After stepping down last year as the company’s CEO, Crooke recently published a perspective of his journey in creating Ionis. But to understand what drove Crooke to doggedly pursue his mission of creating one of the top antisense drug companies, it’s helpful to understand his life.
Growing up: Overachieving and constantly in trouble
Stanley Crooke grew up destitute in the working-class neighborhood of Terrace Avenue, Indianapolis, in the ’40s and ’50s. After giving birth to Crooke at 15 years old, his mother left him with his grandmother and great-grandmother, who were living in a tar paper shack alongside a railway line in Southwest Indianapolis. When he was one, they moved to a 500-square-foot shotgun house with a toilet but no tub and where he slept on the floor with his two cousins. No one expected kids in Terrace Avenue to go to college or amount to anything.
“Poverty is not the loss of money — though, of course, that’s sad. It’s the loss of dreams; it’s the absence of hope. That’s poverty,” Crooke said.
The little house held little happiness, and when he turned five, his mother returned, newly married and carrying the last name Crooke. Crooke describes his stepfather as a “really good guy,” a hard-working mechanic with two jobs. His mother was an addict and visibly unhappy with her life.
“The earliest memory I have, at home, with her, was the first bath she gave me. She had these long red fingernails, and she was cleaning my hair, ostensibly. And my scalp started bleeding, and I watched blood in the water. I mean, that’s a bad memory,” he said.
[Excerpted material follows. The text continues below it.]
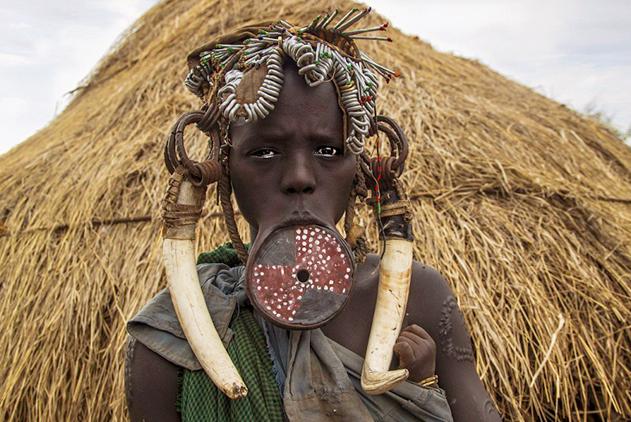震惊!探秘非洲穆尔西部落唇盘妇女另类美丽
Despite the lack of literature in his house and never going to kindergarten, Crooke picked up scraps of comic books from the streets and teach himself to read. Crooke says his childhood was rough, and he was constantly in trouble. Naturally intelligent, he was moved up a grade, then in grade four, he was placed with the advanced kids. But this opportunity was squandered when he was thrown out of the class for his behavior.
When he was around 8 or 10 years old, he started a seven days a week morning paper route. His earnings would go to his mother to help pay for her rheumatoid arthritis medication. Crooke was always tired, but he developed a work ethic he’d use for the rest of his life.
Meeting his mentor and finding his passion for RNA
Despite many factors working against him, he was the first in his family to finish high school. He went on to college, where he studied pharmacy, and afterward did a short, one-week stint in law school before dropping out and ultimately ending up at Baylor College of Medicine in the pharmacology MD-PhD program. During this time, he met Harris Busch, a biochemist whose intensity matched his own. Busch, who became Crooke’s graduate advisor, was known for his volatile temper that frightened most students, but not Crooke.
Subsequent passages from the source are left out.